A devoted father died "in agony" and "growling like an animal" after waiting more than an hour for an ambulance following a stroke.
Tony Lane, 54, collapsed suddenly in a car park during a day out with wife Michelle.
But East Midlands Ambulance Service said it was "experiencing very large numbers of emergencies at that time" and the dad was told he had to wait more than an hour for an paramedics.
Mr Lane died in hospital the next day. His stroke was due to bleeding to his brain, caused in turn by an aneurysm.
Speaking from her family home in Selston, Nottinghamshire, Mrs Lane, who has since suffered post-traumatic stress disorder, told the BBC: "All I wanted was an ambulance.
"They couldn’t have saved him but he wouldn’t have died in absolute agony – and I watched my husband die in absolute agony.
"My nephew drove the car and I held my husband in my arms as he was repeatedly screaming ‘pain, pain, head, pain’.
"He was growling like a wild animal. His eyes were rolled to the back of his head."
After three minutes Mrs Lane handed the phone over to a passerby because she was so distressed.
But the East Midlands Ambulance Service call handler, reading from a script, said: "We are experiencing a very large number of life-threatening emergencies at the moment.
"However we do aim to be with you within the next 60 minutes or as soon as an ambulance is available and will be dispatched."

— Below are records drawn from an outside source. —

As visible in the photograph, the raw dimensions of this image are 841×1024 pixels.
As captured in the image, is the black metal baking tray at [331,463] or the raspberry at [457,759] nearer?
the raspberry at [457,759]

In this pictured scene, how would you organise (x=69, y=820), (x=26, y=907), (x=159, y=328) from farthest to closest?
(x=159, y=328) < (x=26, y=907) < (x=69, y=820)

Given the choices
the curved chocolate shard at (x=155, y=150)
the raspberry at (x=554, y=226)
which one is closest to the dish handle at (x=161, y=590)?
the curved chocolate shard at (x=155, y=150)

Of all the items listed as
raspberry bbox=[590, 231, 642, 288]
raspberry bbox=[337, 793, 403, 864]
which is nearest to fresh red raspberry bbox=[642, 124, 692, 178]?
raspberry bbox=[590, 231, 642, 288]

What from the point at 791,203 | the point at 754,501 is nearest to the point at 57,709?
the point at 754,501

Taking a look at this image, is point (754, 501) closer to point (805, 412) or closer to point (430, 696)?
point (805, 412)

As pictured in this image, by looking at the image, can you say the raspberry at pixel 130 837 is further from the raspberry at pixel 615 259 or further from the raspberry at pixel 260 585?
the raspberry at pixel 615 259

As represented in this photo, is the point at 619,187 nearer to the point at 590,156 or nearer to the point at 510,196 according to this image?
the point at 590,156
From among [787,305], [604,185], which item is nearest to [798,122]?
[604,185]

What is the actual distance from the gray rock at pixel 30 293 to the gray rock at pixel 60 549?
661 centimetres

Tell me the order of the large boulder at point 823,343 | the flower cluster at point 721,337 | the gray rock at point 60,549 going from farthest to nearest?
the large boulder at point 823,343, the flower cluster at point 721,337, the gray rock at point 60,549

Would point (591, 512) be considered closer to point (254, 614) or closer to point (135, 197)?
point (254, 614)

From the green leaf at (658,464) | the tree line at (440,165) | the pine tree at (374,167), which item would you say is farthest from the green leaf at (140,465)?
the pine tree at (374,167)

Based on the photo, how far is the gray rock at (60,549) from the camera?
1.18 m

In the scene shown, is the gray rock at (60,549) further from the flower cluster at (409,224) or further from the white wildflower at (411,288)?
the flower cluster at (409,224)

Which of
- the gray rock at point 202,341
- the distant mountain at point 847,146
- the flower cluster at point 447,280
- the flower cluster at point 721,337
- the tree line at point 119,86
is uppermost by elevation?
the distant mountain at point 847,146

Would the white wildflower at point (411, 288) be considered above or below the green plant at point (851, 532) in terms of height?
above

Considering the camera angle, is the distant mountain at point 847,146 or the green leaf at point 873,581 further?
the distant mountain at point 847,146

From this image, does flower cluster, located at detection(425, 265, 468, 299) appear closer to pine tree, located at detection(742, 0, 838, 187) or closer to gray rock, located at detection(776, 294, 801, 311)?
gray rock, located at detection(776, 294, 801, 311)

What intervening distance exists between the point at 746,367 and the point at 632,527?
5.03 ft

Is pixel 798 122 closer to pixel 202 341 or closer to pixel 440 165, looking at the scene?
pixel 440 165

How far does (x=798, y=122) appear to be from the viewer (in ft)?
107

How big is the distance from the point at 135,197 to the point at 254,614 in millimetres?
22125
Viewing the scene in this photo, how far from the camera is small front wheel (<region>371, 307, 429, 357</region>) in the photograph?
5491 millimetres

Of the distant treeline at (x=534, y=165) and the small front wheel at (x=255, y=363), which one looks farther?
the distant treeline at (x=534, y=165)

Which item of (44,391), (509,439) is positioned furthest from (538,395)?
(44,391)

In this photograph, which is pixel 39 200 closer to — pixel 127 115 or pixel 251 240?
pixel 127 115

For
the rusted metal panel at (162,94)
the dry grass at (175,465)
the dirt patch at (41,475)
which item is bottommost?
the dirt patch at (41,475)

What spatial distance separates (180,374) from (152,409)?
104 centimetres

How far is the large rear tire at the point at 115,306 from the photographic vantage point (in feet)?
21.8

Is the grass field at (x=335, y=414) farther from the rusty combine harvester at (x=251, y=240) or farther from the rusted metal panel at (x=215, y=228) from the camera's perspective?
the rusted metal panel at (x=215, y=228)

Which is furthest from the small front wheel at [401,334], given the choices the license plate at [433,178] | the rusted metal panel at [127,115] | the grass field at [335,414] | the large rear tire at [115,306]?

Mrs Lane, though, chose to make her own way to the nearest hospital, some eight miles away, in September last year.
"It was horrendous," the grieving mum added.
The ambulance service is now carrying out a trial in which patients who have suffered strokes are treated as a higher priority but this is unrelated to Mr Lane’s death.

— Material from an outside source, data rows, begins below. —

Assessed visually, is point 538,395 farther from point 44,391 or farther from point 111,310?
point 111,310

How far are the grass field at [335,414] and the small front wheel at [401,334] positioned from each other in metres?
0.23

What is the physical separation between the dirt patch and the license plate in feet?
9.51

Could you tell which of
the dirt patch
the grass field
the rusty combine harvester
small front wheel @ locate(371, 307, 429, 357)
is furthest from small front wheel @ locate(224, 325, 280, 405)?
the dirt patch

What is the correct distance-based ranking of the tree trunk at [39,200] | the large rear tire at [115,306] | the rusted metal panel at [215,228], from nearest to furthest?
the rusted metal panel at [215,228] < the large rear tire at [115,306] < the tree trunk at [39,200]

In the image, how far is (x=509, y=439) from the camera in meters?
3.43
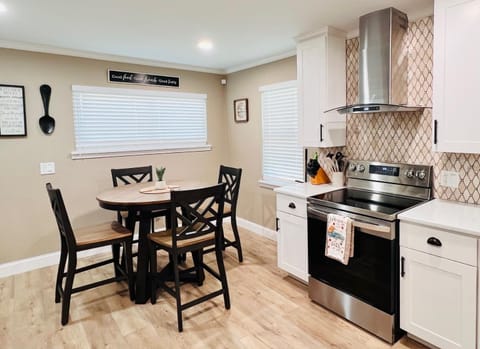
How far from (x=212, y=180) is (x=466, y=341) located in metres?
3.65

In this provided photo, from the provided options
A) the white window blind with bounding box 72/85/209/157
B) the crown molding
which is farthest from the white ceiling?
the white window blind with bounding box 72/85/209/157

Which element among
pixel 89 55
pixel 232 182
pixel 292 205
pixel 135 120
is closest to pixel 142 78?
pixel 135 120

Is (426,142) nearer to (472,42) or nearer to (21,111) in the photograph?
(472,42)

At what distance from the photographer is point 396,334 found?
2.24 meters

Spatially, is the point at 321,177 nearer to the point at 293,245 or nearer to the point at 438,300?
the point at 293,245

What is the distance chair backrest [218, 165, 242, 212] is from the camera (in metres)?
3.58

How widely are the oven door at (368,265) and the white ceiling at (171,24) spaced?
5.25ft

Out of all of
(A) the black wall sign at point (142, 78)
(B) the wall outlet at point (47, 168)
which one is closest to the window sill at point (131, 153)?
(B) the wall outlet at point (47, 168)

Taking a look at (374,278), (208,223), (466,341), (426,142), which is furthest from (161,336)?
(426,142)

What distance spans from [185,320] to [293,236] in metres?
1.16

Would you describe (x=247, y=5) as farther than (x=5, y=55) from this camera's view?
No

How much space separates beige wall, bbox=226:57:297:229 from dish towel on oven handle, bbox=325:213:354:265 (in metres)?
1.83

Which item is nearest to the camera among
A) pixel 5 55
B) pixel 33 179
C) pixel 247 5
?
pixel 247 5

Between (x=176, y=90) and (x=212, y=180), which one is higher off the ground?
(x=176, y=90)
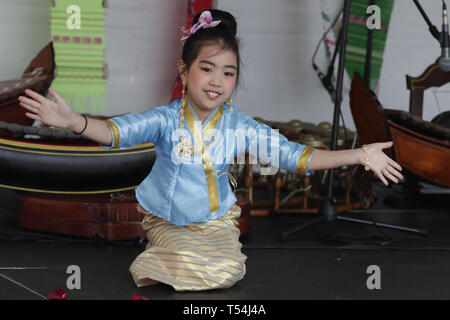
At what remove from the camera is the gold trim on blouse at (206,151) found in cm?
238

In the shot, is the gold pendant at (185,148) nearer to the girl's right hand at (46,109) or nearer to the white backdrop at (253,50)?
the girl's right hand at (46,109)

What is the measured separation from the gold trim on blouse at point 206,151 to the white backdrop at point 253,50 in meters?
2.51

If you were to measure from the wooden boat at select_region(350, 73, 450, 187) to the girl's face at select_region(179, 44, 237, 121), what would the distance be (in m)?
1.33

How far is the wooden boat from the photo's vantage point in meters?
Answer: 3.51

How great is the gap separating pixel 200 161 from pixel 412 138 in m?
1.62

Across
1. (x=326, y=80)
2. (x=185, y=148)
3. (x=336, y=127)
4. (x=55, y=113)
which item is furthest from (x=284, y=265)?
(x=326, y=80)

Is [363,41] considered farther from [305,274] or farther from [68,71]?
[305,274]

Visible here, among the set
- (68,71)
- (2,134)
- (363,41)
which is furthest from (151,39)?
(2,134)

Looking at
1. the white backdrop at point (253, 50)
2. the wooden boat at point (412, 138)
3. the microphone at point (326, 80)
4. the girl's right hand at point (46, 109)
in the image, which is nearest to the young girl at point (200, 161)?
the girl's right hand at point (46, 109)

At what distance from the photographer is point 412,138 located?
11.6 feet

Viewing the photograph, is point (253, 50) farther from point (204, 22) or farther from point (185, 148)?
point (185, 148)

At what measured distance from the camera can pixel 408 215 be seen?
161 inches

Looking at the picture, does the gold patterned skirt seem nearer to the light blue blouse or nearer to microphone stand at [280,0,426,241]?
the light blue blouse

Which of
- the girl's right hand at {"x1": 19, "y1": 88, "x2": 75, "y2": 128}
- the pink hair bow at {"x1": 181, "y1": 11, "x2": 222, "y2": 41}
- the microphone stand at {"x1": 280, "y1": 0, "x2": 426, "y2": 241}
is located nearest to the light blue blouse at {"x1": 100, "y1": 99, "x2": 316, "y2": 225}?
the pink hair bow at {"x1": 181, "y1": 11, "x2": 222, "y2": 41}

Ben Holdaway, director of operations at East Midlands Ambulance Service, said: "The call had been recorded as a potentially serious condition but we were experiencing very large numbers of emergencies at that time.
"The caller was informed we aimed to be with the family within 60 minutes, or as soon as the next ambulance was available to be dispatched to them.
"Representatives from EMAS have previously been in contact with Mrs Lane and have visited her at home to offer our sincere condolences and to talk about her concerns."